━━━━━ Document text
About two years ago, Alan Hale, co-discoverer of Comet Hale-Bopp, invited me to join a group that was planning to view the solar eclipse in Iran. I immediately jumped at the chance. I think because I knew about the desire to improve relations between the U.S. and Iran, but also because I wanted to find out what it was really like. After all, I had read the newspaper accounts about the newly-elected, reform-minded president and I knew about the exchange of wrestlers between the two countries.
So, what can I say about Iran after two visits there? Never in my life did I think I would visit the country which had such a vivid, negative impression on me in my teenage years. Now I've been there twice and would recommend to any American that they try to visit Iran as well. The fact that I went back again pretty much tells it all, but I'll elaborate.
I've been to smaller towns and I've been to big cities. No matter where I was, the reception from folks on the streets was always welcoming. Of course, I stick out with my blue eyes and brown hair. I can't walk more than 30 feet before someone says “hello” and asks me where I'm from. When I say America, the questions come fast, “Do you like Iran? What do you think of Iranians?”
My answer is always, yes, Iran is wonderful and the people here treat me better than anywhere else. Iranians are always sure to point out that they like Americans. They just don't like our government. Well, plenty of Americans don't like our government either. In Iran, I feel safe everywhere, whether walking alone or in a group. Many Iranians just enjoy the chance to practice their English.
━━━━━━━━━━
━━━━━ Dataset excerpts
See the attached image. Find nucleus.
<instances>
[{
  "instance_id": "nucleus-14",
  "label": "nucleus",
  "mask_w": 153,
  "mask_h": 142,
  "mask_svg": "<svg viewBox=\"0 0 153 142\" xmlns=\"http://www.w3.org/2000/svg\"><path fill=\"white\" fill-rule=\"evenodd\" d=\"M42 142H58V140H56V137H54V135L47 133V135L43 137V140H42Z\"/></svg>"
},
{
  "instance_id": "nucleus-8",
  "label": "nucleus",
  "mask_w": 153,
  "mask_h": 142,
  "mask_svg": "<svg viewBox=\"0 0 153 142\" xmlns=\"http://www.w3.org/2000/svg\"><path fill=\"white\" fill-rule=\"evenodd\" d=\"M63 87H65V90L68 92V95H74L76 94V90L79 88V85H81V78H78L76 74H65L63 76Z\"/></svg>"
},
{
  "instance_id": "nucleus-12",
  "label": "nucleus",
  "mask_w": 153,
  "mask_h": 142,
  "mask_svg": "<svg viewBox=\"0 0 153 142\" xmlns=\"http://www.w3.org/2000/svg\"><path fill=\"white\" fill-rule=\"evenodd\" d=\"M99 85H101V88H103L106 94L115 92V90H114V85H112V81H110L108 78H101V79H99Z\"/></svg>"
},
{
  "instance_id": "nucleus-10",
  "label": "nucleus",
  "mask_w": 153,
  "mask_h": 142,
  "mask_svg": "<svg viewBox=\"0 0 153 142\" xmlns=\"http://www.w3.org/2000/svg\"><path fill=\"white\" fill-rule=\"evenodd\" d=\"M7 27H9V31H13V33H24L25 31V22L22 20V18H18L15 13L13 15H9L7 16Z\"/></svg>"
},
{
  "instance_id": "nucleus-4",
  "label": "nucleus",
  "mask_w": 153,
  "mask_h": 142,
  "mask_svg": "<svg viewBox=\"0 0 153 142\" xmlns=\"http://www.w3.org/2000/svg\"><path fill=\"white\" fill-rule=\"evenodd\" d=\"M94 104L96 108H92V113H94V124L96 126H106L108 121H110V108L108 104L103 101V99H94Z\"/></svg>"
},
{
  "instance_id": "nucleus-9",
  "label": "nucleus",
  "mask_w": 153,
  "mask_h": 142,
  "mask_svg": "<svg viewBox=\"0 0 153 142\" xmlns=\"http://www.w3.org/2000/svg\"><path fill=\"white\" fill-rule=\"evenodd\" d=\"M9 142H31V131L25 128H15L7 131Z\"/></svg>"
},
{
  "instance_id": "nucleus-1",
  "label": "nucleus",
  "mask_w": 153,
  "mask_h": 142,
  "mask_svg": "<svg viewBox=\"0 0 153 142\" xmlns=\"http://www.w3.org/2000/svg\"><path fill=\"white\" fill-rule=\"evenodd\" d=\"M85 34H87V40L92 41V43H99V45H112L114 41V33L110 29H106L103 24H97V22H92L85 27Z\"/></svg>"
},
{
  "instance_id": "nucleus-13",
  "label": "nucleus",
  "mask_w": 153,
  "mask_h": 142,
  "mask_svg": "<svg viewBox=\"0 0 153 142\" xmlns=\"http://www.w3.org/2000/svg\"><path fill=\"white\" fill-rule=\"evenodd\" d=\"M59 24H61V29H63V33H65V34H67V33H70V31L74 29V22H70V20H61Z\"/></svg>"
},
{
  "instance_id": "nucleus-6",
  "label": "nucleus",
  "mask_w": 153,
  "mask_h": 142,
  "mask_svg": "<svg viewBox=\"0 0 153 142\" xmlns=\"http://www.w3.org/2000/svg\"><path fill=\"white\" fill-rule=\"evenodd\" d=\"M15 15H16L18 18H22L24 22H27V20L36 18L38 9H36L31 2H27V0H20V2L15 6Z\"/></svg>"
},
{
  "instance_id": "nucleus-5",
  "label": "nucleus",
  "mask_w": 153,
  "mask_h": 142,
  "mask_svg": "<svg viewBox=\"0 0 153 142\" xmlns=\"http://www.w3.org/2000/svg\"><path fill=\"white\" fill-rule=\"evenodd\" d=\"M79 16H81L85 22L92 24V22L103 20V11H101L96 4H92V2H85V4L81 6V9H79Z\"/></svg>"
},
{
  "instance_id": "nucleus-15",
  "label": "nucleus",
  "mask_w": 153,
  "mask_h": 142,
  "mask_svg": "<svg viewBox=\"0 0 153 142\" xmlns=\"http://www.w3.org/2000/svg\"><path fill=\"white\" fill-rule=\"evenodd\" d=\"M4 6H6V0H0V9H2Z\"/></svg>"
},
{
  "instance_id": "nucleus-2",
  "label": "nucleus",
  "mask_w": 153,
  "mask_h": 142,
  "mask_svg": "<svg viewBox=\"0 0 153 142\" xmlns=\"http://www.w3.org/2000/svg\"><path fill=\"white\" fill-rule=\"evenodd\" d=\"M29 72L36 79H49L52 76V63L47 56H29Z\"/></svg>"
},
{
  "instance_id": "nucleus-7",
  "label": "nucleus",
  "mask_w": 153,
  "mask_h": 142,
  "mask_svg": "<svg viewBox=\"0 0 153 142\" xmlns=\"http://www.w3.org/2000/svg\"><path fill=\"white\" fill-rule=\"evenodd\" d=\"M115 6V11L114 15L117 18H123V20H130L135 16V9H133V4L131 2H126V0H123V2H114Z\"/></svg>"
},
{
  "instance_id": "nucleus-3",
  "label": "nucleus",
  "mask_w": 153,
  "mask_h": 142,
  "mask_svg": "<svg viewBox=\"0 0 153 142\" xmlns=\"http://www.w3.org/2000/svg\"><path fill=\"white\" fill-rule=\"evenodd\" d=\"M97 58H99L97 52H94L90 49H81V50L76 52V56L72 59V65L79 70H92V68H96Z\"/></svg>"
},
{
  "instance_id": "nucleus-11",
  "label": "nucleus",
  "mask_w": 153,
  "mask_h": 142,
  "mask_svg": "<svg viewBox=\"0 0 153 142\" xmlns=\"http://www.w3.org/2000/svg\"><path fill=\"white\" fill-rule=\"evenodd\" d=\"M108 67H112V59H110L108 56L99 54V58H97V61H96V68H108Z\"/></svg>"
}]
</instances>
━━━━━━━━━━
Objective: Extract the passage from the Iran travel text above word for word, beginning at the words "About two years" and stopping after "but I'll elaborate.".

Written response:
About two years ago, Alan Hale, co-discoverer of Comet Hale-Bopp, invited me to join a group that was planning to view the solar eclipse in Iran. I immediately jumped at the chance. I think because I knew about the desire to improve relations between the U.S. and Iran, but also because I wanted to find out what it was really like. After all, I had read the newspaper accounts about the newly-elected, reform-minded president and I knew about the exchange of wrestlers between the two countries.
So, what can I say about Iran after two visits there? Never in my life did I think I would visit the country which had such a vivid, negative impression on me in my teenage years. Now I've been there twice and would recommend to any American that they try to visit Iran as well. The fact that I went back again pretty much tells it all, but I'll elaborate.